Though ADM has looked for years to enter the Brazilian market, the collapse of the company’s fundamentals in the U.S. are likely the primary driver. That and the growing demand for Brazilian ethanol in the U.S. ADM posted extremely disappointing earnings this quarter. The company’s earnings fell 61 percent year-over-year from $954.8 million in 2007 to $372 million in the fourth quarter. The profit loss on top of a 78 percent jump in revenues points to some severe margin compression. ADM probably had an easier time selling off its raw goods while watching markets for its finished goods - ethanol, for example - shrivel up and blow away like so many corn husks on a late fall evening.
The same high corn prices ADM benefited from on one side of its business caused another side of its business to take a pretty bad shellacking.

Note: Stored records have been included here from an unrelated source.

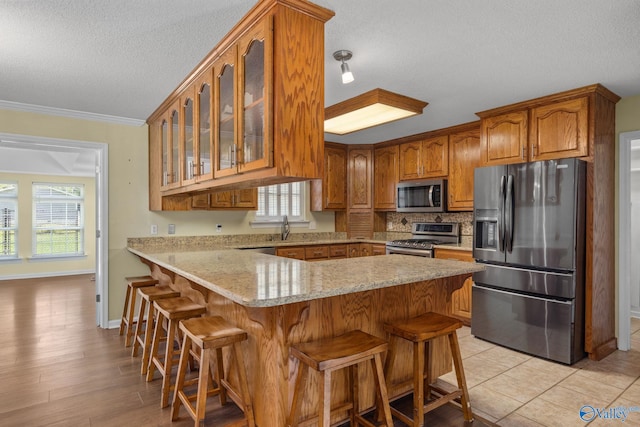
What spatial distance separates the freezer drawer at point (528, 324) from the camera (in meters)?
2.97

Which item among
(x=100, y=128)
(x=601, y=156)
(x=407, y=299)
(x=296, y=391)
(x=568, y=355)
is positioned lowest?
(x=568, y=355)

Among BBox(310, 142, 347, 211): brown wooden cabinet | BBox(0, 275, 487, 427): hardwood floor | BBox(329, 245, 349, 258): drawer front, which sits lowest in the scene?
BBox(0, 275, 487, 427): hardwood floor

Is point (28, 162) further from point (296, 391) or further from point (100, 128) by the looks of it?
point (296, 391)

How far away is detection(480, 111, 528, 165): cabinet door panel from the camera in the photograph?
3377 millimetres

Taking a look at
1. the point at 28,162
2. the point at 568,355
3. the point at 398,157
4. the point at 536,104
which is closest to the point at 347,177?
the point at 398,157

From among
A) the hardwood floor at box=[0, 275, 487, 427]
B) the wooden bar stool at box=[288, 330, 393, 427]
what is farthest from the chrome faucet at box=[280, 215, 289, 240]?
the wooden bar stool at box=[288, 330, 393, 427]

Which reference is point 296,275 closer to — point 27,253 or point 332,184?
point 332,184

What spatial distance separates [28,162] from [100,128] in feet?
14.5

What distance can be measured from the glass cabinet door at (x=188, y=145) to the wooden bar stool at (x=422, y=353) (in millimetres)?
1866

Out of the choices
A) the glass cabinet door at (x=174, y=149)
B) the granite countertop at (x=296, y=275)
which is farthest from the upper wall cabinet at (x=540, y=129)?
the glass cabinet door at (x=174, y=149)

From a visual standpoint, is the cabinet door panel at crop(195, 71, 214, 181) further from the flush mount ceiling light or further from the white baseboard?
the white baseboard

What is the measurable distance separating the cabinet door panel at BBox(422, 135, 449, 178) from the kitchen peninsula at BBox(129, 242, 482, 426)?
2255mm

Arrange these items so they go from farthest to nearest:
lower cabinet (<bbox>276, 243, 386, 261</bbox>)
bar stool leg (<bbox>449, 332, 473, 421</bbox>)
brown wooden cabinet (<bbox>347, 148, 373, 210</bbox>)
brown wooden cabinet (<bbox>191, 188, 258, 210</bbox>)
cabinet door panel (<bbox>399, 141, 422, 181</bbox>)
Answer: brown wooden cabinet (<bbox>347, 148, 373, 210</bbox>)
cabinet door panel (<bbox>399, 141, 422, 181</bbox>)
lower cabinet (<bbox>276, 243, 386, 261</bbox>)
brown wooden cabinet (<bbox>191, 188, 258, 210</bbox>)
bar stool leg (<bbox>449, 332, 473, 421</bbox>)

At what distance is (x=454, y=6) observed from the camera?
71.7 inches
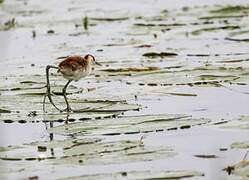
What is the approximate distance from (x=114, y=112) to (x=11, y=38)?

ADM VP John Rice said that as corn prices went through the roof, “the cost to build plans these days - with stainless steel, labour costs and everything else - is going up. [Producers] don’t see the margins out there right now and finding capital is also very tough.” Also, aside from increasing blending requirements, when’s the last time you bought ethanol outright? Anyone?
The growing success of Cosan, Brazil’s largest ethanol company, may provide a key to understanding ADM’s move. Ethanol exports are moving upwards for Brazilian producers. Cosan, for example, believes exports will account for 25 percent of its output in 2008 and 2009, compared with around 20 percent in 2006 and 2007. For the industry generally, exports will be up in this period to 5 billion liters from 3.1 billion liters in the previous period. High sugar prices trumped up by some textbook import protection for American ‘producers’ has driven more sugarcane into ethanol production. That, combined with a record harvest this, year has sent sugarcane ethanol prices down compared with ethanol produced in the U.S. Some analysts now believe Brazilian producers will be able to sell profitably into the U.S. market this year despite the $0.54 per gallon tariff.
But what if you could produce in Brazil at those lower costs without having to worry about the tariff at all? As part of the Caribbean Basin Initiative trade agreement, producers in that region are exempt from the tariff. Cosan, a subsidiary of a Bermuda-registered company, has signed a number of partnership agreements with Caribbean companies to ship them hydrate ethanol to have processed into anhydrous ethanol for shipment into the U.S Though this sounds a little like the pump-and-dump scheme European biodiesel producers were screaming bloody murder about a few months ago, the fact that Brazilian producers are doing this to thwart a tariff and not take advantage of a subsidy is, in my book, completely redeeming. ADM, which I imagine has a far more extensive network of agriculture processing plants, may be looking to produce in Brazil so it can follow a similar scheme.